In this award winning Biography of Black Elk, Joe Jackson recounts in great detail the life of this legendary Native American and the clash of cultures between the modern European Americans and the hunter-gatherer Native Americans of the Great Plains during the 19th century. Like Helen Hunt Jackson's 1881 book A Century of Dishonor, and Dee Brown's 1970 book Bury My Heart at Wounded Knee, Jackson's 2016 Biography of Black Elk puts a face to a name in this gut wrenching story of the sufferings of the Native Americans of the Great Plains. He recounts the systematic genocidal actions of the U.S. federal government and their agents to eradicate the Native American people and destroy their culture, way of life, and their spirituality through total warfare, the annihilation of the North American Buffalo, a string of broken promises and treaties, forced relocations, the denial of citizenship and constitutional rights, and numerous other injustices perpetrated on the Native Americans.

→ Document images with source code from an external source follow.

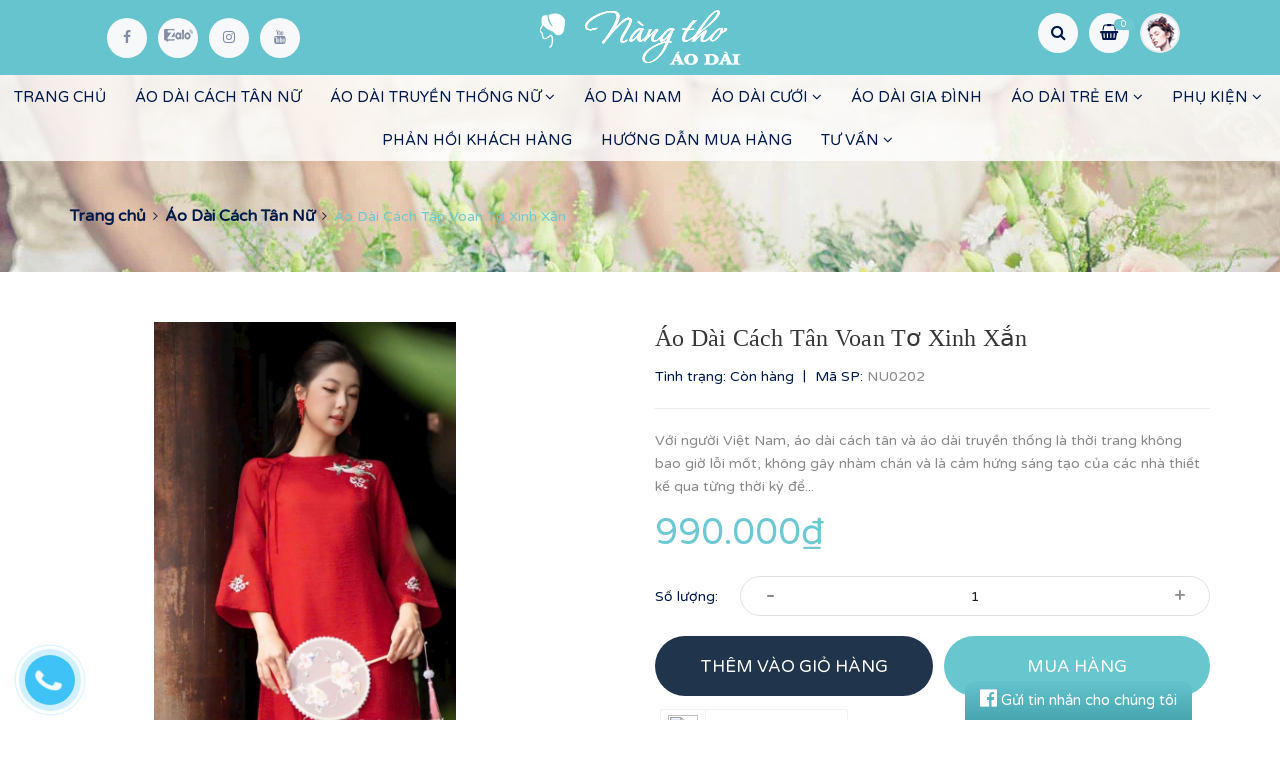

--- FILE ---
content_type: text/css
request_url: https://bizweb.dktcdn.net/100/236/196/themes/721581/assets/edit.scss.css?1732672040498
body_size: -76
content:
.section-servicep .section-content .btn,.section-servicep .section-content input[type="submit"]{margin:5px 0}.section-servicep .item a.link{margin:5px 0;display:inline-block}.section .section-title h2 a,.section .section-title .h2 a{margin:5px 0;display:inline-block}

With 20/20 hindsight we can look back and condemn the generation of Americans who perpetrated these grave injustices on the Native Americans in the name of manifest destiny and social darwinism. The most notable of these injustices was the Wounded Knee Massacre where around 300 men, women, children, and infants were slaughtered by the U.S. Army. Even after a formal investigation, shockingly no one was ever held accountable and over twenty men were awarded the Congressional Medal of Honor! (It certainly wasn't their finest hour.)
However, we must temper our condemnation of that generation by taking into account the misguided culture of the times, and we need to admit that the Native Americans themselves were not innocent bystanders in these disputes either. Hatred and prejudice ran high with good and evil men on both sides. But to the victor go the spoils and to the vanquished goes ignominy.
Black Elk was a mystic and felt a deep calling since childhood to save his people. Black Elk's first wife, Katie War Bonnet, converted to Catholicism and raised all her children in the Catholic faith. After Katie's death in 1903, Black Elk converted to Catholicism too and took on the name Nicholas Black Elk at his baptism. He subsequently spent the rest of his life as a Catholic lay minister, teacher, and evangelist. I believe Black Elk somehow found peace and hope in the midst of all of his sufferings through his faith in Jesus Christ who, like Black Elk, also suffered at the hands of evil men. Black Elk died at the Pine Ridge Indian Reservation in South Dakota on August 19th, 1950.